到底是大宋一代大儒,影響力果然不同凡響,連趙這個難伺候的主都要服他三分,茅庚如此想道。
「國公,下官倒有另一件大事。下官有個想法,想在此處創辦一個書院,茅特首對此非常支持,下官還將寫信邀請朱熹前來講學,下官想請國公到時也上書院講學,不知國公意下如何?」
讓趙去講學,不過是轉移此君的注意力。但陸九淵這麼一說,讓趙倍感驚訝,隨即呵呵一笑︰
「象山先生,辦書院當然極好。只不過,我想起了一個有趣之事,我想知道,到底是應該宣揚朱熹的‘理學’,還是應該宣揚象山先生的‘心學’呢?」
韓侂冑也覺得要是朱陸一起來辦書院,理學心學之爭只怕是免不了的。不過韓侂冑對朱熹並無什麼好印象,朱熹口口聲聲「滅天理存人欲」,但自己卻納尼姑為妾,還帶著招搖過市,韓侂冑覺得朱熹實在有偽君子之嫌。兩相比較,陸九淵就足堪稱之為真君子。

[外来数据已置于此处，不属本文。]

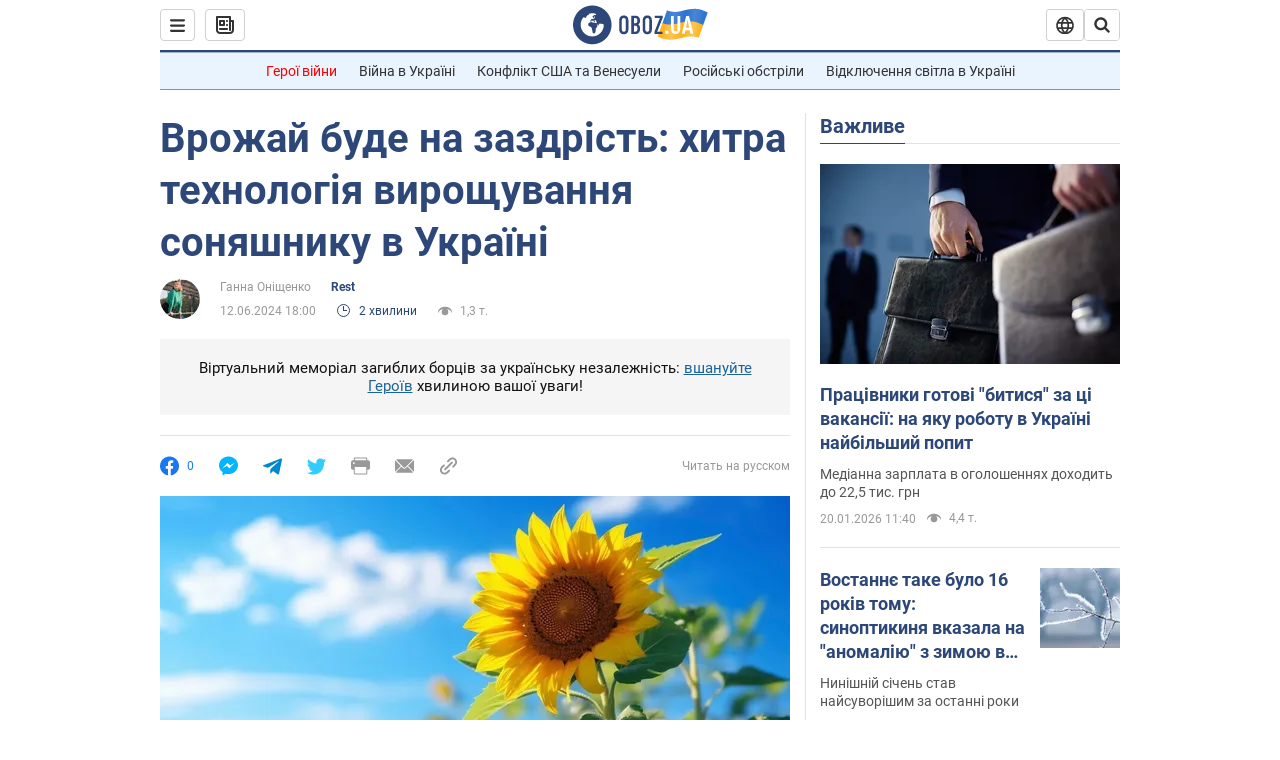

--- FILE ---
content_type: application/x-javascript; charset=utf-8
request_url: https://servicer.idealmedia.io/1418748/1?nocmp=1&sessionId=696f6eaa-119ac&sessionPage=1&sessionNumberWeek=1&sessionNumber=1&scale_metric_1=64.00&scale_metric_2=256.00&scale_metric_3=100.00&cbuster=176891050661583263820&pvid=0fc03ba2-0e94-436d-8431-73ff293df087&implVersion=11&lct=1763555100&mp4=1&ap=1&consentStrLen=0&wlid=e8afc0bf-d6fd-4641-8924-1e1a341e359c&uniqId=16f69&niet=4g&nisd=false&evt=%5B%7B%22event%22%3A1%2C%22methods%22%3A%5B1%2C2%5D%7D%2C%7B%22event%22%3A2%2C%22methods%22%3A%5B1%2C2%5D%7D%5D&pv=5&jsv=es6&dpr=1&hashCommit=cbd500eb&apt=2024-06-12T18%3A00%3A00&tfre=4087&w=0&h=1&tl=150&tlp=1&sz=0x1&szp=1&szl=1&cxurl=https%3A%2F%2Frest.obozrevatel.com%2Fukr%2Fvrozhaj-bude-na-zazdrist-hitra-tehnologiya-viroschuvannya-sonyashnika-v-ukraini.htm&ref=&lu=https%3A%2F%2Frest.obozrevatel.com%2Fukr%2Fvrozhaj-bude-na-zazdrist-hitra-tehnologiya-viroschuvannya-sonyashnika-v-ukraini.htm
body_size: 817
content:
var _mgq=_mgq||[];
_mgq.push(["IdealmediaLoadGoods1418748_16f69",[
["tsn.ua","11964643","1","47-річна Оля Полякова блиснула голими сідницями на пляжі","Іменинниця викликала фурор серед своїх зіркових друзів","0","","","","BLQaswoVDld03GsMQNDM7RmlJ5h-Gi_UAixo_Cnh7CAwTJzDlndJxZG2sYQLxm7StWs2-zqsGj5eldGQrwP2fKldt0JdlZKDYLbkLtP-Q-WbNZlfrg5ivbJjDvv6Ot8Z",{"i":"https://s-img.idealmedia.io/n/11964643/45x45/0x107x1080x1080/aHR0cDovL2ltZ2hvc3RzLmNvbS90LzIwMjYtMDEvNTA5MTUzLzA4ODUxYzdiYjgyZGQ2YjQ4YzFiOTUwM2JmZTkzZjgxLmpwZWc.webp?v=1768910506-Twz3OHsz33cEjMjgRcUrgLUo6HLY226LP554-Jj9Lyc","l":"https://clck.idealmedia.io/pnews/11964643/i/1298901/pp/1/1?h=BLQaswoVDld03GsMQNDM7RmlJ5h-Gi_UAixo_Cnh7CAwTJzDlndJxZG2sYQLxm7StWs2-zqsGj5eldGQrwP2fKldt0JdlZKDYLbkLtP-Q-WbNZlfrg5ivbJjDvv6Ot8Z&utm_campaign=obozrevatel.com&utm_source=obozrevatel.com&utm_medium=referral&rid=cb682a3f-f5f7-11f0-9423-d404e6f98490&tt=Direct&att=3&afrd=296&iv=11&ct=1&gdprApplies=0&muid=q0kKXYZp4914&st=-360&mp4=1&h2=Rbff32NBHJZsO4wuvnxFyoTb7XFiyzmF87A5iRFByjtRGCPw-Jj4BtYdULfjGweqQUgFheRUVMbvTywKSBPt7g**","adc":[],"sdl":0,"dl":"","category":"Шоу-бизнес","dbbr":0,"bbrt":0,"type":"e","media-type":"static","clicktrackers":[],"cta":"Читати далі","cdt":"","tri":"cb6838d3-f5f7-11f0-9423-d404e6f98490","crid":"11964643"}],],
{"awc":{},"dt":"desktop","ts":"","tt":"Direct","isBot":1,"h2":"Rbff32NBHJZsO4wuvnxFyoTb7XFiyzmF87A5iRFByjtRGCPw-Jj4BtYdULfjGweqQUgFheRUVMbvTywKSBPt7g**","ats":0,"rid":"cb682a3f-f5f7-11f0-9423-d404e6f98490","pvid":"0fc03ba2-0e94-436d-8431-73ff293df087","iv":11,"brid":32,"muidn":"q0kKXYZp4914","dnt":2,"cv":2,"afrd":296,"consent":true,"adv_src_id":39175}]);
_mgqp();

這麼一來,韓侂冑心中的天平自然而然地傾向于陸九淵,因而堅定地站在了陸九淵心學這一邊,于是插言道︰
「據我看,象山先生的‘心學’,立乎其大,高屋建瓴,相反,朱熹之學,實在有假道學之嫌,不如象山先生‘心學’多矣!」
茅庚冷眼旁觀,心知韓侂冑在歷史上就曾經搞過「慶元黨禁」,在他專權時,大宋官方全盤否定朱熹的學說,將朱熹的「理學」斥為「偽學」,將朱熹弟子和信奉朱學者劃為「逆黨」。韓侂冑頂陸貶朱本就在意料之中,至于朱熹有沒有納尼姑為妾,這個八卦倒也不是第一次听了,不過既沒有艷照也沒有視頻,也不知道究竟是不是真的。
韓侂冑頂陸貶朱,趙卻覺得朱學其實也大有道理,皇祖父對朱熹的稱許就明顯更多一些。不過這不是關鍵的,關鍵是若是朱熹也來了高雄,朱陸學術相爭,就有的好戲看了。這還不算,趙瞄了一眼茅庚,從茅庚那里,時不時的也能听到過一些獨特的思想,嗯,兩家爭鳴固然精彩,但若是鼎足而三,則必定好戲連台。哈哈,值得期待。
「有象山先生的‘心學‘,再有朱熹的‘理學’,陸學、朱學可謂各有千秋。不過據我所知,茅庚的‘茅學’好像又有不同之處。不知陸學、朱學和茅學,可否取長補短,或者最後只能一爭短長,倒要拭目以待。」
陸九淵一听,原來茅庚還有自己的一套學說,倒是事前一無所知。驚訝之余,陸九淵又感到異樣的興奮,就像獨孤求敗的寂寞武林高手,逢上了一個不知高深的對手一般,倒是希望所遇對手最好武功在伯仲之間,不要像一只菜鳥才好。
「想不到茅特首深藏不露,改日倒要請教一番。」
「不敢當!」
茅庚口說不敢當,心里卻在想,什麼時候倒是要好好跟陸九淵談一談宇宙之學。在後世,自己只能算一個半吊子的哲學愛好者,就那麼半桶水,真不好意思跑到大宋來賣弄。